70th Je Khenpo of Bhutan

Tulku Jigme Chhoeda (born 5 August 1955) is the 70th and current Je Khenpo (Chief Abbot of The Central Monastic Body) of Bhutan. He became the chief abbot in 1996, and is the longest-serving holder of the office.

== Early life and education ==
Jigme Chhoeda (རྗེ་མཁན་པོ།) was born to Yab (ཡབ།) Rinzin Dorji and Yum (ཡུམ།) Kuenzang Choden in Lhuentse at Drubtse Goenpa, Kurtoe, on the fifth day of the Bhutanese lunar month seven in the Wood Sheep year of 1955.

On 22 August 1955, Jigme Chhoeda was recognized as the reincarnation of Geshey Pema Tshering, the learned sage of Tharpaling in Bumthang.

Jigme Chhoeda joined Druk Sanga Chhoeling Monastery in Darjeeling, India, at the age of eight. He was ordained as a monk with commitment from Drukpa Thuksey Rinpoche and then studied under Khenpo Sonam Darge and Khenpo Noryang. Later, he studied under Dudjom Rinpoche in India.

At the age of 15, he returned to Bhutan and studied at the Tango Drupdey in Thimphu under the 68th Je-Khenpo Ngawang Tenzin Dhondup. He received the complete initiations and teachings of the Drukpa Kagyu tradition and Dzogchen (the highest realization). He mastered the Mahamudra practices, the meditation of Naro Choedrug (the six circles of Ro-Nyom Kordrug). Tulku also studied language and literature and the 13 different philosophical texts under the 69th Je-Khenpo Geshey Genduen Rinchen.

· · · · · · ·

- [Requirement]
Name every person the Je Khenpo biography says Jigme Chhoeda studied under. The data that comes next is separate from the Je Khenpo biography.

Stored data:

· · · · · · ·

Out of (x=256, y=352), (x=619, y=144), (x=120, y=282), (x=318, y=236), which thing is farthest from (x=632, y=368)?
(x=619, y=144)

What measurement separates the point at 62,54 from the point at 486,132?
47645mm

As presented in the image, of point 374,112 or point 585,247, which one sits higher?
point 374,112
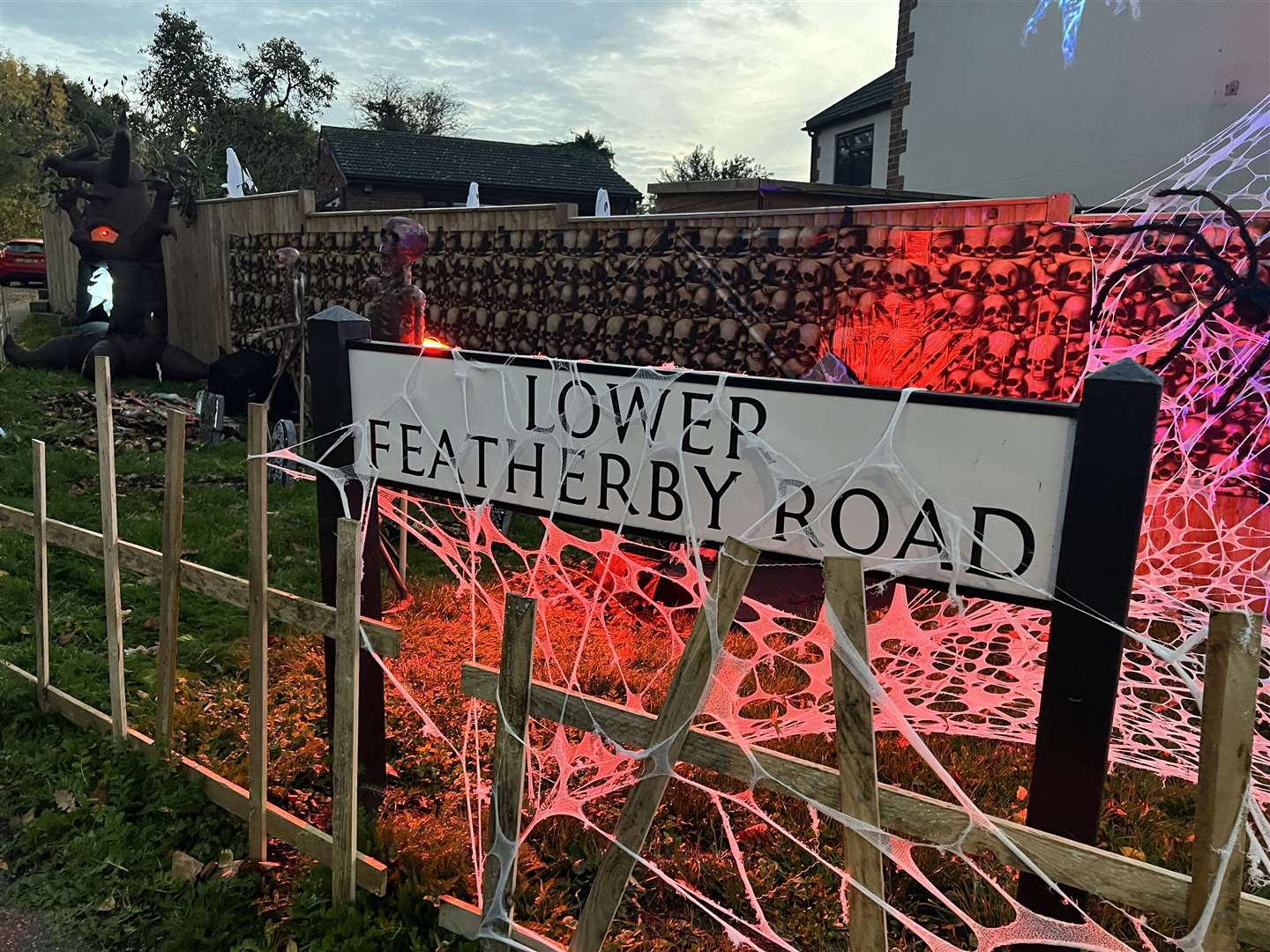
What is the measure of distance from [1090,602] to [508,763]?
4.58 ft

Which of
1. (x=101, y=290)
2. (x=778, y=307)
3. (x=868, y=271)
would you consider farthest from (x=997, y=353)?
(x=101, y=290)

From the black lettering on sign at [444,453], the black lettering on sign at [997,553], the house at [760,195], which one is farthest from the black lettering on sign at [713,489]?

· · · · · · ·

- [Solution for this problem]
Khenpo Sonam Darge
Khenpo Noryang
Dudjom Rinpoche
Ngawang Tenzin Dhondup, the 68th Je-Khenpo
Geshey Genduen Rinchen, the 69th Je-Khenpo